“Herself” is an Inspirational Irish film about Sandra (Clare Dunne), a loving mother to two young daughters who’s also a badly abused wife. Sandra finally flees with the girls, but they struggle to find a home outside of temporary shelters while she holds down two minimum wage jobs. Their government’s housing assistance programs are so badly overloaded that Sandra and her girls must wait three years for a hearing.
A bedtime story by her daughter inspires Sandra to search online for information about building her own affordable small house. Sandra cleans house for a prosperous doctor, Peggy (Harriet Walter), just as her mother did before her. When Peggy learns of her dream, she is touched by the young woman’s dedication to her daughters, and offers space in her backyard for the build.
Thanks to the kindness of friends like Peggy, but primarily due to her own grit, things start to turn around for Sandra. She meets Aido, a semi-retired building contractor (Conieth Hill), and persuades him to oversee building her small house. The gruff but kindly Aido molds the unskilled volunteers into a team of workers, and the house begins to take shape.
This part of the film is a happy interlude, with an assortment of people showing up to help Sandra build a new home. There is singing, laughter, and a wonderful feeling of community. There are also a few scrapes, such as when Sandra’s youngest daughter is accidentally injured at the site. This joyful interlude screeches to a halt when Sandra’s possessive ex-husband (Ian Lloyd Anderson) files for custody of their daughters. Overwhelmed by government red tape and court hearings, Sandra wonders, “what good is a house without my girls?”
I thoroughly enjoyed “Herself,” although a shocking plot twist toward the end of the film left me reeling. But everyone in the cast, including Ruby Rose O’Hara and Molly McCann as Sandra’s daughters, was terrific. Irish actress Clare Dunne not only turns in a virtuoso performances as Sandra, she also co-wrote the script with Malcolm Campbell (What Richard Did).
“Herself” Director Phyllida Lloyd
Directed by Phyllida Lloyd (Mamma Mia!, The Iron Lady), the film also stars Harriet Walter (Star Wars: Episode VII–The Force Awakens, Killing Eve, Succession) and Conleth Hill (Game of Thrones, Dublin Murders).
Amazon Studios’ “Herself” is by Merman Films, Element Pictures, BBC Films, British Film Institute, and Screen Ireland, and produced by Rory Gilmartin, Ed Guiney and Sharon Horgan.
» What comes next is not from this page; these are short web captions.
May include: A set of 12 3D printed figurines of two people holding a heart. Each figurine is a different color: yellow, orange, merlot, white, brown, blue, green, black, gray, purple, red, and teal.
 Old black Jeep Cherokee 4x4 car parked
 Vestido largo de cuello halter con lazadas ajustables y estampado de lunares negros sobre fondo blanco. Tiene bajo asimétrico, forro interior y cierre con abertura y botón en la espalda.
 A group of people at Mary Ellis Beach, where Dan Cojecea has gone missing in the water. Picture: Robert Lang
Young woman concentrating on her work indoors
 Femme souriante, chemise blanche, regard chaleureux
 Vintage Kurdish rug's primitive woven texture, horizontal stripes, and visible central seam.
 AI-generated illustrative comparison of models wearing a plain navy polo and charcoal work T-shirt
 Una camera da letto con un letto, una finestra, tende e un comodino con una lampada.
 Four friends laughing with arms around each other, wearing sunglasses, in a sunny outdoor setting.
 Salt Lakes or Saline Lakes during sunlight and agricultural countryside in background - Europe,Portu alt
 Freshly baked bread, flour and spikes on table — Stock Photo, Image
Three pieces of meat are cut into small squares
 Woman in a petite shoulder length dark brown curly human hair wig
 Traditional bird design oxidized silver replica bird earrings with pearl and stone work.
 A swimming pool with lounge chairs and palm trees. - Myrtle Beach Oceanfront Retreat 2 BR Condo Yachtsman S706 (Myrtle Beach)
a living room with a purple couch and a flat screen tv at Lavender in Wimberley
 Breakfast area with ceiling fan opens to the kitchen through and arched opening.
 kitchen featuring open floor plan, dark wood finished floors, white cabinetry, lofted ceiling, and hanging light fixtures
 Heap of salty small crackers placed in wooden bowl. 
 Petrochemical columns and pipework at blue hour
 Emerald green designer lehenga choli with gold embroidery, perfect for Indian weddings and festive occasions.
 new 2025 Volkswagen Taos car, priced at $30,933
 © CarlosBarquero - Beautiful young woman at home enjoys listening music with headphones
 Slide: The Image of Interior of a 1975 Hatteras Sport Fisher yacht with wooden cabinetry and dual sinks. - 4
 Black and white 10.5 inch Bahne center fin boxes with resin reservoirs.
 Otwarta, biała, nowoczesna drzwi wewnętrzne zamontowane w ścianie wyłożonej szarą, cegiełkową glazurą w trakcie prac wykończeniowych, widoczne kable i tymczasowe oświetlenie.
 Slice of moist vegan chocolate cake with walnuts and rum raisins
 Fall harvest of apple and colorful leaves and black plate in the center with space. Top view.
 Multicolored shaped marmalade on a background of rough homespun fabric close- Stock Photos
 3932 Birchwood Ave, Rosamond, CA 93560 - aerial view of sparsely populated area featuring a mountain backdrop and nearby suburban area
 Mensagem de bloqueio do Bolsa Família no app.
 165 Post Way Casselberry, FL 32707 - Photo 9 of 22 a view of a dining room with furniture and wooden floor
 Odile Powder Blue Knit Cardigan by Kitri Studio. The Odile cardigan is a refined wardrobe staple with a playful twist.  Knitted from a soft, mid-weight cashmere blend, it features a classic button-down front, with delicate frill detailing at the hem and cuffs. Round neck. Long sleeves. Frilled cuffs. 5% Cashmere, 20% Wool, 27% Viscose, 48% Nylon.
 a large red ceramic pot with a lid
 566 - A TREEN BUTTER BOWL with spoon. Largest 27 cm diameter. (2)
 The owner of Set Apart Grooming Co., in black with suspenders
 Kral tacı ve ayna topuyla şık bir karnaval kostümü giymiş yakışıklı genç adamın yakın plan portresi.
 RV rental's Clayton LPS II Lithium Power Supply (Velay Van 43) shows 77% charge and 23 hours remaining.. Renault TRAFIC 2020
Cinematographer is Tom Comerford, with costumes by Consolata Boyle. Production designer is Tamara Conboy, and Natalie Holt composed the score for “Herself,” which was shot on location in Dublin, Ireland. The film is a drama, rated R for language and some domestic violence, and runs 97 minutes. “Herself” opened in theaters Dec. 30, and will start streaming Jan. 8.